Come nasce questo evento?

«L’evento è un invito ‘morale’ e pertanto nessuno è costretto a partecipare: chi vuole farlo sacrifica le proprie abitudini per limitare l’uso della tecnologia per 24 ore, come da ‘impegno’ preso nei confronti di se stessi, al fine di mantenere la parola data contro questa lotta “internet-tuale”. Tutto ciò perché sostanzialmente penso che “Noi Possiamo”: la consapevolezza di un uso smodato della tecnologia si può tranquillamente notare ogni giorno negli sguardi della gente, nel modo in cui intrattengono le relazioni con gli altri, nella maniera con cui decide di lavorare o affrontare problemi legati a una risoluzione operabile anche potenzialmente con il solo utilizzo del proprio intelletto. Già in altri paesi si utilizzano i mass media per consigliare l’uso necessario ma non indispensabile della tecnologia; tra questi è importante ricordare il Giappone, che ha creato dipartimenti per ‘liberare’ i giovani dalla dipendenza della tecnologia: la cosiddetta Sindrome di Hikikomori. Qui in Italia purtroppo siamo ancorati al semplice studio e sperimentazione, siamo ogni giorno vittime del gioco on-line, senza renderci conto di quanto questa pratica possa portare irrimediabilmente all’isolamento sociale, lavorativo e culturale».

Quali i benefici?

«L’utilità per eccellenza e per antonomasia è senza dubbio diretta alla capacità di riappropriarsi della vita reale, combattendo una guerra quotidiana contro quella virtuale, che spinge corpo e mente a vivere in una realtà fuori dalla concretezza. Senza dubbio è diretto a tutti: l’evento è inizialmente partito solo come curiosità, ma si è mano a mano trasformato in un vero e proprio impegno morale da portare a termine, e ora, dopo una bella soddisfazione triennale che mi carico piacevolmente sulle spalle, posso finalmente dire che i partecipanti non solo aumentano, ma iniziano ad apprezzare sempre di più l’importanza dell’unione della collettività contro questa piaga, che a oggi sembra ancora solo un semplice e piccolo “ago in un pagliaio”».

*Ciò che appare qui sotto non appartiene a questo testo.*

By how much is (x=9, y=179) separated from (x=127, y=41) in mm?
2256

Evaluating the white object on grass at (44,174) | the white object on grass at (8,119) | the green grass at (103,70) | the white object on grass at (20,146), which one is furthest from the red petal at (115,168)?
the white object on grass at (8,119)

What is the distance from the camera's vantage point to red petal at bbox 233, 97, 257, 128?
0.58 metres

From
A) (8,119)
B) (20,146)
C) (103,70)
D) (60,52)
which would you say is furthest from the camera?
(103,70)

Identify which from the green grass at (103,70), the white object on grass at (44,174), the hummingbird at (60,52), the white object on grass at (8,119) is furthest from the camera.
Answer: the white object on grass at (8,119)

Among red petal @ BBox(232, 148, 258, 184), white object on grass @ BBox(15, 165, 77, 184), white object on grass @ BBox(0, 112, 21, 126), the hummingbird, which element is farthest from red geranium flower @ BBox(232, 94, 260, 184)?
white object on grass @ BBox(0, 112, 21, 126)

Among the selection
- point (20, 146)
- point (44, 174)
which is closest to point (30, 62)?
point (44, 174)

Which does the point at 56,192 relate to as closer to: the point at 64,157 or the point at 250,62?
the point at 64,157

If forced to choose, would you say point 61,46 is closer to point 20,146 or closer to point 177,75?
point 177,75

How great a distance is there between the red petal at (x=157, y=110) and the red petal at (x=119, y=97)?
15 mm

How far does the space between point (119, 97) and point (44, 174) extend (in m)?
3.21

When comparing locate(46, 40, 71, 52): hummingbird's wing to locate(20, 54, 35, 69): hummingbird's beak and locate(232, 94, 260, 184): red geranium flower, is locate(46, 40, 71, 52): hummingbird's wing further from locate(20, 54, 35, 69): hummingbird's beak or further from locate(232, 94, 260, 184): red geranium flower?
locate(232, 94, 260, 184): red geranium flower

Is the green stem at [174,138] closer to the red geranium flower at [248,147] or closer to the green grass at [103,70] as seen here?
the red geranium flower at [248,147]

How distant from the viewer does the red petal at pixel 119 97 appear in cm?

Il riscontro dell’opinione pubblica?

«Inizialmente ho registrato sicuramente un forte scetticismo, causato dall’impatto mediatico che un evento di queste proporzioni poteva avere sulla stessa opinione pubblica, quindi mancanza di partecipazioni. Col passare dei mesi, e successivamente degli anni, la situazione ha trovato una sorta di equilibrio e ho iniziato a contare una maggiore partecipazione: solo allora ho capito l’effetto che questa propaganda ha portato e fatto scattare nella mente della gente, cioè permettere di prendere coscienza della naturalezza della vita, del suo inconscio bisogno di vivere anche senza l’ausilio tecnologico, della sua necessità appunto naturale di distaccarsi dalla ‘connessione’ che lo lega al mondo virtuale 24 ore su 24».

Come si svilupperà l’evento in futuro?

«Sicuramente continuerò mese per mese, con l’auspicio di poter coinvolgere sempre un maggior numero di persone: tutto il lavoro svolto fino a questo momento deve avere un seguito, deve poter continuare per migliorare una situazione che ha solo messo le radici, e necessita di ancora tanta voglia e passione affinché sbocci. Come si suol dire: “se son rose, fioriranno”; in questo caso però voglio coniugare questa scommessa ancora di più in positivo: se son tecnologie, prima o poi moriranno».